Annotation carry-over copies oracle / agent / human symbols to the new stable_id with a 0.7 confidence multiplier for fuzzy matches; diff-carry provenance is recorded. render_changelog separates runtime_churn from app_modified using the _RUNTIME_PREFIXES table. Covered by tests/test_pipeline.py and tests/test_cli.py.

Phase 4: Agent crew over MCP

Goal. A propose → verify → write-back loop that populates the KB with human effort spent only on what the agents cannot resolve confidently. Deliverables. warden agent <label> running a multi-backend crew; warden mcp serving the KB as an MCP tool surface so any capable model can drive it from outside. Status: agent loop, MCP server, and specialized concurrency + struct analyzers implemented and tested; full specialized crew wiring scaffolded. Implemented:

Offline heuristic backend (src/warden/agents/backends.py): deterministic, zero-dependency; uses string xrefs and call-neighborhood context to produce proposals. Works with no API key.

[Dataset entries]
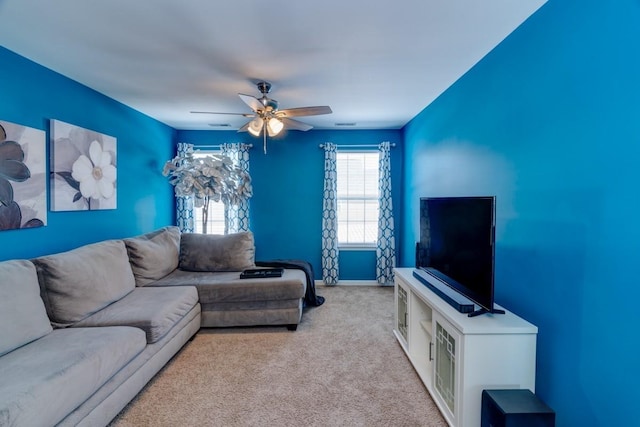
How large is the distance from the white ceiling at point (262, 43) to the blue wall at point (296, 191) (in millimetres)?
1452

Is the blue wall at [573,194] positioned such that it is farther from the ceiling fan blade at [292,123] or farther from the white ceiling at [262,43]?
the ceiling fan blade at [292,123]

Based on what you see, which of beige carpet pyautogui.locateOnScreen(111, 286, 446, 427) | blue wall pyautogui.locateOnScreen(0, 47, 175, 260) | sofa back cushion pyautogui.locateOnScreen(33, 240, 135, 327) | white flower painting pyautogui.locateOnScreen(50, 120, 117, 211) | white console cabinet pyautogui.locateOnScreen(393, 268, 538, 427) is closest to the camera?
white console cabinet pyautogui.locateOnScreen(393, 268, 538, 427)

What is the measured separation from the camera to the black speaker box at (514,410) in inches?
50.8

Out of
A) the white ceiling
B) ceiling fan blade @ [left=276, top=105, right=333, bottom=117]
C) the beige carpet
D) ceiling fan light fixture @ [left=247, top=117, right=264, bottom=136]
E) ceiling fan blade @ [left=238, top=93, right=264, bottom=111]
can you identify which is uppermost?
the white ceiling

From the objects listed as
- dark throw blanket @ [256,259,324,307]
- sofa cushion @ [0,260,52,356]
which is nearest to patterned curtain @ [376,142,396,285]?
dark throw blanket @ [256,259,324,307]

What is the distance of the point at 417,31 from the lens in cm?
190

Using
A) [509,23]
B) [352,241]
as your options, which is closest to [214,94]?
[509,23]

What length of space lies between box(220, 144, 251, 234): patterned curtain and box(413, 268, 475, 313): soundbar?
9.41 feet

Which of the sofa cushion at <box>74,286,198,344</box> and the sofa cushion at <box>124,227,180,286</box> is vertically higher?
the sofa cushion at <box>124,227,180,286</box>

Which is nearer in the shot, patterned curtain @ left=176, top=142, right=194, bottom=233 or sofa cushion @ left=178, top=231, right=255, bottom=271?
sofa cushion @ left=178, top=231, right=255, bottom=271

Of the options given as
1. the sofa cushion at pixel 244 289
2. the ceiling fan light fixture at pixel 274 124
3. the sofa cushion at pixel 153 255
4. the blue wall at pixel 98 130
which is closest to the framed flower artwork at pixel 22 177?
the blue wall at pixel 98 130

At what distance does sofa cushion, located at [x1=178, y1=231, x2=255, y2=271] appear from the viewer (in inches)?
135

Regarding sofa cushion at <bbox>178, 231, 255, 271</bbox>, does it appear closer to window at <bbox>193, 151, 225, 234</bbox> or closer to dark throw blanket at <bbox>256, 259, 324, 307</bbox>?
dark throw blanket at <bbox>256, 259, 324, 307</bbox>

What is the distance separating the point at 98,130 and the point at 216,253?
180 centimetres
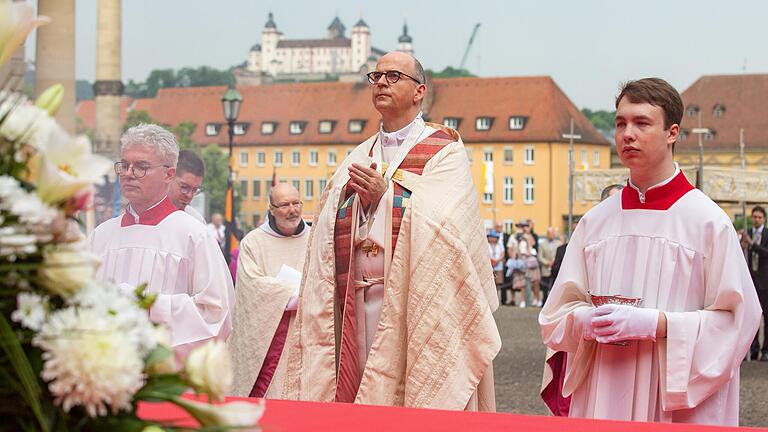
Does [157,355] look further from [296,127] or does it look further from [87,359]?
[296,127]

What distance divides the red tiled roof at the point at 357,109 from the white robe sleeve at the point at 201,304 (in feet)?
312

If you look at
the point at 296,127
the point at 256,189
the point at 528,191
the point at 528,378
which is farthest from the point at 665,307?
the point at 256,189

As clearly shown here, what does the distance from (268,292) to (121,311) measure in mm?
6184

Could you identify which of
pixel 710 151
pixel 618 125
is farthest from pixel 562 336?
pixel 710 151

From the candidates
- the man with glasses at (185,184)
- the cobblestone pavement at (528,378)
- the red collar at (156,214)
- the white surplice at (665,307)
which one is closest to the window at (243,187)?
the cobblestone pavement at (528,378)

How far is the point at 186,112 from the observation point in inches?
4555

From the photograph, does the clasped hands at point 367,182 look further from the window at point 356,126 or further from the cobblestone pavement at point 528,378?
the window at point 356,126

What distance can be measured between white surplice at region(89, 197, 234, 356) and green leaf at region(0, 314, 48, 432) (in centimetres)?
383

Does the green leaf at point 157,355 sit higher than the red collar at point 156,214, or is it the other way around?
the red collar at point 156,214

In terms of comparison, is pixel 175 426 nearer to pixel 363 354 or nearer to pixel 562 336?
pixel 562 336

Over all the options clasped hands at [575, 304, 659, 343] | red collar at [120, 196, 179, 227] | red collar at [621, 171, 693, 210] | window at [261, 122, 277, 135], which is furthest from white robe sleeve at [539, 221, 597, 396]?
window at [261, 122, 277, 135]

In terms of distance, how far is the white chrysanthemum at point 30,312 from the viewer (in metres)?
1.47

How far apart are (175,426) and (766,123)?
4087 inches

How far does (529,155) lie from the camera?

[Requirement]
According to the project notes, what confidence multiplier is applied when annotations are carried over for fuzzy matches?

[Response]
A 0.7 confidence multiplier is applied.